An NDA prevents me from sharing the exact model details and code, but here is a representative example of the model that captures the problem.

def forward(x):
    # transform the input in 4 different ways - transform is a lightweight operation
    x1 = transform(x, 0, 0)
    x2 = transform(x, 0, 1)
    x3 = transform(x, 1, 0)
    x4 = transform(x, 1, 1)

    # process each transformed input by the same function
    # my_func here is time consuming and the current bottleneck, but is internally optimized
    # ideally, all four `my_func` calls below should execute in parallel
    a = my_func(x1)
    b = my_func(x2)
    c = my_func(x3)
    d = my_func(x4)

    result = a + b + c + d
    
    return result

Is there any way I could speed up this function? Not being able to parallelize this hurts me even more when I stack many such steps, which I am planning to do next. So any suggestions to speed this up in any way would help a lot.

Thanks!

1 Like

After seeing some discussion on Twitter, it looks like having lazy evaluation would defeat some of the goals of a truly dynamic tensor manipulation framework.

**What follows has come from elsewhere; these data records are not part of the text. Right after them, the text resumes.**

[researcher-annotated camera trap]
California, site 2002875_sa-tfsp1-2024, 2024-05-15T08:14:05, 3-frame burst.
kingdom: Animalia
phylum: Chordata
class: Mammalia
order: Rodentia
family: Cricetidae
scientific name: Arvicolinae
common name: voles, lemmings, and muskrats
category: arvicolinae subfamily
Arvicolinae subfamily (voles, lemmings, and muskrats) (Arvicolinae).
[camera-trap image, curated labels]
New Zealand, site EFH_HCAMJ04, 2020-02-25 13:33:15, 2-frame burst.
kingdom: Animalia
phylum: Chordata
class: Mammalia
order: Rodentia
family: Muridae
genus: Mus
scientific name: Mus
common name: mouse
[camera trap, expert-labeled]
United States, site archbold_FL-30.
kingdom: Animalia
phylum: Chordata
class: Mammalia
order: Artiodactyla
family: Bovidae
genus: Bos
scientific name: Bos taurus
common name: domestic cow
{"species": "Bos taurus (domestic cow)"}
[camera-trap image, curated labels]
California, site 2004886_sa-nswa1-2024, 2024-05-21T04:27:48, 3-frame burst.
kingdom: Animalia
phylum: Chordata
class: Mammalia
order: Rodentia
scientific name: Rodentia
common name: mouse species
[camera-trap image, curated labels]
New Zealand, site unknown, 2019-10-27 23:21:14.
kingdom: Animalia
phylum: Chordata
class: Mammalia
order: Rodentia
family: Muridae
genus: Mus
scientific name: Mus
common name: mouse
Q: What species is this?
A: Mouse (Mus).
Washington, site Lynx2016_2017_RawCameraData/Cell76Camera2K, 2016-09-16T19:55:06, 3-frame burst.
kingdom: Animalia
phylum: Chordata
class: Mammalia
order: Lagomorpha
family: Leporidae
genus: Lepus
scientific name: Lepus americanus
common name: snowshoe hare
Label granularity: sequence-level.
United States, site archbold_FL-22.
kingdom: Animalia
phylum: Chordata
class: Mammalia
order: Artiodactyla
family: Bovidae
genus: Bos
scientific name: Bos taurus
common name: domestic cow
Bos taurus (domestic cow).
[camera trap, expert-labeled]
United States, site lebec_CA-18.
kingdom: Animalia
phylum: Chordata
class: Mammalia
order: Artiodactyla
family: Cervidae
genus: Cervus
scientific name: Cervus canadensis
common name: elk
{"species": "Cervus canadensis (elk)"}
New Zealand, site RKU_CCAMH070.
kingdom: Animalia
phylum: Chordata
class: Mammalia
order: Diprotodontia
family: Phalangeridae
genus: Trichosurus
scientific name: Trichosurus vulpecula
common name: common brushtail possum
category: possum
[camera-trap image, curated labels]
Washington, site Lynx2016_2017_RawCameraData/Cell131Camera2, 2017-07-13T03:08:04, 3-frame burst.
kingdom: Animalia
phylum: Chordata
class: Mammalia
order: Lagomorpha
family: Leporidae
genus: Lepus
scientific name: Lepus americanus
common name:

But for cases like the example above at least, having a declarative way that would allow for parallel execution of several operations would be very useful.

Depending on how complex my_func is, you may be able to get some mileage out of wrapping it in nn.DataParallel and running each of them on separate GPUs if you have several available. But you can also rewrite my_func to take a list of variables and manually batch certain suboperations together; that’s likely to be the fastest approach.

Hi pranav, it seems that static graphs have upper hand at these kind of parallel tasks. In the official torchvision InceptionV3, inception modules are implemented serially.